## WHAT THE EXERCISE ASKS
Your answer should repeat the listing in full, with no line missing or altered.

## DATASET SECTION
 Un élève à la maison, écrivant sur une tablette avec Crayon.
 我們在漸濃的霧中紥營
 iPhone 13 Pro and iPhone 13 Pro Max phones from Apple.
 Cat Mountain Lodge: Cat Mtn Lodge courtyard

## WRITTEN SOLUTION
 Un élève à la maison, écrivant sur une tablette avec Crayon.
 我們在漸濃的霧中紥營
 iPhone 13 Pro and iPhone 13 Pro Max phones from Apple.
 Cat Mountain Lodge: Cat Mtn Lodge courtyard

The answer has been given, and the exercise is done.